While I call this a best of for the Godzilla films, Kitamura seems very interested in the weird and absurd elements of the series more so than one might expect.  This film serves as a giant monster mash and while it does have appearances from such famous Kaiju as Mothra, Rodan, and King Ghidorah, more screen time is taken up by some real B-tier monsters like King Caesar and the aforementioned Gigan.  Much like Advent of Legion from yesterday, this film also finds a lot for it’s human characters to do, though in this case it does so by giving them superpowers and having them in ridiculous, over the top fight scenes.  Along with all of that Kitamura deliver his own brand of anime inspired visuals and action and an extremely fast paced plot, blending everything together in a whirlwind of pulp chaos.

(Saved entries)
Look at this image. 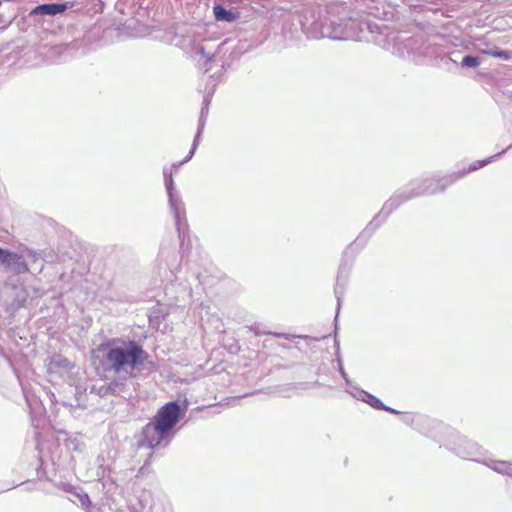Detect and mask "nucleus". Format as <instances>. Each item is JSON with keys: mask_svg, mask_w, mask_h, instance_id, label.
Here are the masks:
<instances>
[{"mask_svg": "<svg viewBox=\"0 0 512 512\" xmlns=\"http://www.w3.org/2000/svg\"><path fill=\"white\" fill-rule=\"evenodd\" d=\"M186 411L187 407L178 400L164 404L142 428L139 446L149 449L166 448L174 437V428L185 416Z\"/></svg>", "mask_w": 512, "mask_h": 512, "instance_id": "obj_2", "label": "nucleus"}, {"mask_svg": "<svg viewBox=\"0 0 512 512\" xmlns=\"http://www.w3.org/2000/svg\"><path fill=\"white\" fill-rule=\"evenodd\" d=\"M8 257H11L10 250L0 247V265H5V263L8 261Z\"/></svg>", "mask_w": 512, "mask_h": 512, "instance_id": "obj_24", "label": "nucleus"}, {"mask_svg": "<svg viewBox=\"0 0 512 512\" xmlns=\"http://www.w3.org/2000/svg\"><path fill=\"white\" fill-rule=\"evenodd\" d=\"M431 180L417 178L409 182V184L397 190L384 204L381 211L373 218V220L360 233L357 240H367L376 229L384 223L388 216L403 203L423 195H434L437 188H431Z\"/></svg>", "mask_w": 512, "mask_h": 512, "instance_id": "obj_4", "label": "nucleus"}, {"mask_svg": "<svg viewBox=\"0 0 512 512\" xmlns=\"http://www.w3.org/2000/svg\"><path fill=\"white\" fill-rule=\"evenodd\" d=\"M167 196L170 210L173 213L175 219V225L178 232L179 240L181 245H183L187 228L184 203L176 190L167 192Z\"/></svg>", "mask_w": 512, "mask_h": 512, "instance_id": "obj_7", "label": "nucleus"}, {"mask_svg": "<svg viewBox=\"0 0 512 512\" xmlns=\"http://www.w3.org/2000/svg\"><path fill=\"white\" fill-rule=\"evenodd\" d=\"M163 176H164V184L166 188V192L175 191V183L173 180V174L172 171L168 168H164L163 170Z\"/></svg>", "mask_w": 512, "mask_h": 512, "instance_id": "obj_20", "label": "nucleus"}, {"mask_svg": "<svg viewBox=\"0 0 512 512\" xmlns=\"http://www.w3.org/2000/svg\"><path fill=\"white\" fill-rule=\"evenodd\" d=\"M69 366L70 362L66 357L61 354H54L47 363V371L49 373H58L67 370Z\"/></svg>", "mask_w": 512, "mask_h": 512, "instance_id": "obj_10", "label": "nucleus"}, {"mask_svg": "<svg viewBox=\"0 0 512 512\" xmlns=\"http://www.w3.org/2000/svg\"><path fill=\"white\" fill-rule=\"evenodd\" d=\"M415 417L414 415H410V414H407L403 417V422L408 424V425H412L414 420H415Z\"/></svg>", "mask_w": 512, "mask_h": 512, "instance_id": "obj_27", "label": "nucleus"}, {"mask_svg": "<svg viewBox=\"0 0 512 512\" xmlns=\"http://www.w3.org/2000/svg\"><path fill=\"white\" fill-rule=\"evenodd\" d=\"M56 486L64 492L73 494L82 507L89 506V504H90L89 496L85 493L81 494V493L75 492L74 487L70 483L61 481Z\"/></svg>", "mask_w": 512, "mask_h": 512, "instance_id": "obj_14", "label": "nucleus"}, {"mask_svg": "<svg viewBox=\"0 0 512 512\" xmlns=\"http://www.w3.org/2000/svg\"><path fill=\"white\" fill-rule=\"evenodd\" d=\"M506 470H507V472H505L504 475L512 477V463L511 462L508 463Z\"/></svg>", "mask_w": 512, "mask_h": 512, "instance_id": "obj_28", "label": "nucleus"}, {"mask_svg": "<svg viewBox=\"0 0 512 512\" xmlns=\"http://www.w3.org/2000/svg\"><path fill=\"white\" fill-rule=\"evenodd\" d=\"M73 6L72 2H62V3H46L36 6L31 14L37 15H57L63 13L68 8Z\"/></svg>", "mask_w": 512, "mask_h": 512, "instance_id": "obj_8", "label": "nucleus"}, {"mask_svg": "<svg viewBox=\"0 0 512 512\" xmlns=\"http://www.w3.org/2000/svg\"><path fill=\"white\" fill-rule=\"evenodd\" d=\"M108 371L135 376L148 358V353L135 340L113 338L99 347Z\"/></svg>", "mask_w": 512, "mask_h": 512, "instance_id": "obj_3", "label": "nucleus"}, {"mask_svg": "<svg viewBox=\"0 0 512 512\" xmlns=\"http://www.w3.org/2000/svg\"><path fill=\"white\" fill-rule=\"evenodd\" d=\"M213 14L217 21L232 23L239 17V12L227 10L221 4H215L213 6Z\"/></svg>", "mask_w": 512, "mask_h": 512, "instance_id": "obj_11", "label": "nucleus"}, {"mask_svg": "<svg viewBox=\"0 0 512 512\" xmlns=\"http://www.w3.org/2000/svg\"><path fill=\"white\" fill-rule=\"evenodd\" d=\"M465 175L466 171H457L443 177H437V184L439 185L437 193L445 191L447 187L463 178Z\"/></svg>", "mask_w": 512, "mask_h": 512, "instance_id": "obj_13", "label": "nucleus"}, {"mask_svg": "<svg viewBox=\"0 0 512 512\" xmlns=\"http://www.w3.org/2000/svg\"><path fill=\"white\" fill-rule=\"evenodd\" d=\"M106 386L107 390H109V394H119L124 388V384L117 381L111 382Z\"/></svg>", "mask_w": 512, "mask_h": 512, "instance_id": "obj_22", "label": "nucleus"}, {"mask_svg": "<svg viewBox=\"0 0 512 512\" xmlns=\"http://www.w3.org/2000/svg\"><path fill=\"white\" fill-rule=\"evenodd\" d=\"M354 396L358 400L366 402L367 404H369L371 407H373L375 409L381 410V408H386V405H384L379 398H377L376 396H374L364 390H359L357 392V394H355Z\"/></svg>", "mask_w": 512, "mask_h": 512, "instance_id": "obj_15", "label": "nucleus"}, {"mask_svg": "<svg viewBox=\"0 0 512 512\" xmlns=\"http://www.w3.org/2000/svg\"><path fill=\"white\" fill-rule=\"evenodd\" d=\"M480 463L484 464L495 472L504 475V473L507 472L506 468L509 462L501 460H481Z\"/></svg>", "mask_w": 512, "mask_h": 512, "instance_id": "obj_16", "label": "nucleus"}, {"mask_svg": "<svg viewBox=\"0 0 512 512\" xmlns=\"http://www.w3.org/2000/svg\"><path fill=\"white\" fill-rule=\"evenodd\" d=\"M10 256L11 257L7 258L8 261L5 263V266L11 268L16 273H26L29 271L28 264L24 260L23 256L11 251Z\"/></svg>", "mask_w": 512, "mask_h": 512, "instance_id": "obj_12", "label": "nucleus"}, {"mask_svg": "<svg viewBox=\"0 0 512 512\" xmlns=\"http://www.w3.org/2000/svg\"><path fill=\"white\" fill-rule=\"evenodd\" d=\"M203 122H201L200 125H198V130H197V133L195 135V138L193 140V144H192V147L188 153V155L184 158V162H188L194 155L196 149H197V146L199 145V141H200V137H201V134H202V131H203Z\"/></svg>", "mask_w": 512, "mask_h": 512, "instance_id": "obj_19", "label": "nucleus"}, {"mask_svg": "<svg viewBox=\"0 0 512 512\" xmlns=\"http://www.w3.org/2000/svg\"><path fill=\"white\" fill-rule=\"evenodd\" d=\"M482 53H484L486 55H489V56H492V57H495V58H500V59H503V60H510V59H512V52L511 51L502 50V49H499L498 47L484 49V50H482Z\"/></svg>", "mask_w": 512, "mask_h": 512, "instance_id": "obj_17", "label": "nucleus"}, {"mask_svg": "<svg viewBox=\"0 0 512 512\" xmlns=\"http://www.w3.org/2000/svg\"><path fill=\"white\" fill-rule=\"evenodd\" d=\"M481 64V60L478 57L466 55L461 60L462 67L476 68Z\"/></svg>", "mask_w": 512, "mask_h": 512, "instance_id": "obj_21", "label": "nucleus"}, {"mask_svg": "<svg viewBox=\"0 0 512 512\" xmlns=\"http://www.w3.org/2000/svg\"><path fill=\"white\" fill-rule=\"evenodd\" d=\"M211 41H193L190 49L191 56L198 62L205 72H209L214 66L219 65L217 50L213 51L210 47Z\"/></svg>", "mask_w": 512, "mask_h": 512, "instance_id": "obj_6", "label": "nucleus"}, {"mask_svg": "<svg viewBox=\"0 0 512 512\" xmlns=\"http://www.w3.org/2000/svg\"><path fill=\"white\" fill-rule=\"evenodd\" d=\"M381 410H385V411H388V412L393 413V414H399L400 413L399 411H397V410H395V409H393L391 407H388V406H386V408H381Z\"/></svg>", "mask_w": 512, "mask_h": 512, "instance_id": "obj_32", "label": "nucleus"}, {"mask_svg": "<svg viewBox=\"0 0 512 512\" xmlns=\"http://www.w3.org/2000/svg\"><path fill=\"white\" fill-rule=\"evenodd\" d=\"M184 163H185V162H184V159H183L181 162L174 163V164L171 166V168H168V169H169V170H171V171H172V169L177 170V169H178L180 166H182Z\"/></svg>", "mask_w": 512, "mask_h": 512, "instance_id": "obj_29", "label": "nucleus"}, {"mask_svg": "<svg viewBox=\"0 0 512 512\" xmlns=\"http://www.w3.org/2000/svg\"><path fill=\"white\" fill-rule=\"evenodd\" d=\"M498 156H499V154H495V155L490 156L484 160H477V161L473 162L472 164H470L468 169H463L462 171H466V175H467L470 172L476 171V170L484 167L486 164L490 163L493 159H495Z\"/></svg>", "mask_w": 512, "mask_h": 512, "instance_id": "obj_18", "label": "nucleus"}, {"mask_svg": "<svg viewBox=\"0 0 512 512\" xmlns=\"http://www.w3.org/2000/svg\"><path fill=\"white\" fill-rule=\"evenodd\" d=\"M352 5L351 2L332 0L324 12L319 11L317 19L305 17L302 30L314 39L371 41L417 64L440 56L441 48L423 34L411 36L407 32L390 31L384 24L370 19V13L366 14Z\"/></svg>", "mask_w": 512, "mask_h": 512, "instance_id": "obj_1", "label": "nucleus"}, {"mask_svg": "<svg viewBox=\"0 0 512 512\" xmlns=\"http://www.w3.org/2000/svg\"><path fill=\"white\" fill-rule=\"evenodd\" d=\"M106 467L104 465H99L97 468L96 475L98 478H104L106 476Z\"/></svg>", "mask_w": 512, "mask_h": 512, "instance_id": "obj_26", "label": "nucleus"}, {"mask_svg": "<svg viewBox=\"0 0 512 512\" xmlns=\"http://www.w3.org/2000/svg\"><path fill=\"white\" fill-rule=\"evenodd\" d=\"M347 272L348 270L346 269L345 265H340L339 267V271H338V276H337V282H336V285H335V288H334V293H335V296H336V299H337V313H336V317L338 316V313H339V310H340V306H341V301H342V298L344 296V293H345V285H346V279H347Z\"/></svg>", "mask_w": 512, "mask_h": 512, "instance_id": "obj_9", "label": "nucleus"}, {"mask_svg": "<svg viewBox=\"0 0 512 512\" xmlns=\"http://www.w3.org/2000/svg\"><path fill=\"white\" fill-rule=\"evenodd\" d=\"M100 393H101L102 395H107V394H109V390H107V386H106V385H104V386H102V387L100 388Z\"/></svg>", "mask_w": 512, "mask_h": 512, "instance_id": "obj_33", "label": "nucleus"}, {"mask_svg": "<svg viewBox=\"0 0 512 512\" xmlns=\"http://www.w3.org/2000/svg\"><path fill=\"white\" fill-rule=\"evenodd\" d=\"M204 105L203 107L201 108V113H200V118H199V124H201V122H203V126L205 125V121H206V118H207V114H208V104H209V100L207 97L204 98Z\"/></svg>", "mask_w": 512, "mask_h": 512, "instance_id": "obj_23", "label": "nucleus"}, {"mask_svg": "<svg viewBox=\"0 0 512 512\" xmlns=\"http://www.w3.org/2000/svg\"><path fill=\"white\" fill-rule=\"evenodd\" d=\"M87 509V512H101L100 509L94 507V506H91V503L89 504L88 507H85Z\"/></svg>", "mask_w": 512, "mask_h": 512, "instance_id": "obj_30", "label": "nucleus"}, {"mask_svg": "<svg viewBox=\"0 0 512 512\" xmlns=\"http://www.w3.org/2000/svg\"><path fill=\"white\" fill-rule=\"evenodd\" d=\"M338 365H339V372H340L341 376L343 377V379L345 380V382H346L347 384H349V383H350V380H349V378H348V376H347V373L345 372V370H344V368H343V365H342V362H341V360H340V359H338Z\"/></svg>", "mask_w": 512, "mask_h": 512, "instance_id": "obj_25", "label": "nucleus"}, {"mask_svg": "<svg viewBox=\"0 0 512 512\" xmlns=\"http://www.w3.org/2000/svg\"><path fill=\"white\" fill-rule=\"evenodd\" d=\"M446 446L463 459L478 463L481 462V460L477 458V456L482 453L481 446L457 432H451L450 437L446 442Z\"/></svg>", "mask_w": 512, "mask_h": 512, "instance_id": "obj_5", "label": "nucleus"}, {"mask_svg": "<svg viewBox=\"0 0 512 512\" xmlns=\"http://www.w3.org/2000/svg\"><path fill=\"white\" fill-rule=\"evenodd\" d=\"M428 180H431V188H439V185L437 184V178H427Z\"/></svg>", "mask_w": 512, "mask_h": 512, "instance_id": "obj_31", "label": "nucleus"}, {"mask_svg": "<svg viewBox=\"0 0 512 512\" xmlns=\"http://www.w3.org/2000/svg\"><path fill=\"white\" fill-rule=\"evenodd\" d=\"M510 148H512V144L509 145L506 149L502 150L501 152H499L498 154L501 155L502 153L506 152L507 150H509Z\"/></svg>", "mask_w": 512, "mask_h": 512, "instance_id": "obj_34", "label": "nucleus"}]
</instances>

◆ EXERCISE DETAILS ◆
Decide whether each statement below agrees with the Godzilla film review, answering yes or no and quoting the words of the review that settle it.
1. The film gives more screen time to lesser monsters such as King Caesar and Gigan than to the famous Kaiju.
2. The film gives its human characters little to do.
3. The film's plot moves at an extremely fast pace.

◆ SOLUTION BELOW ◆
1. Yes: "more screen time is taken up by some real B-tier monsters like King Caesar and the aforementioned Gigan"
2. No: "this film also finds a lot for it’s human characters to do"
3. Yes: "an extremely fast paced plot"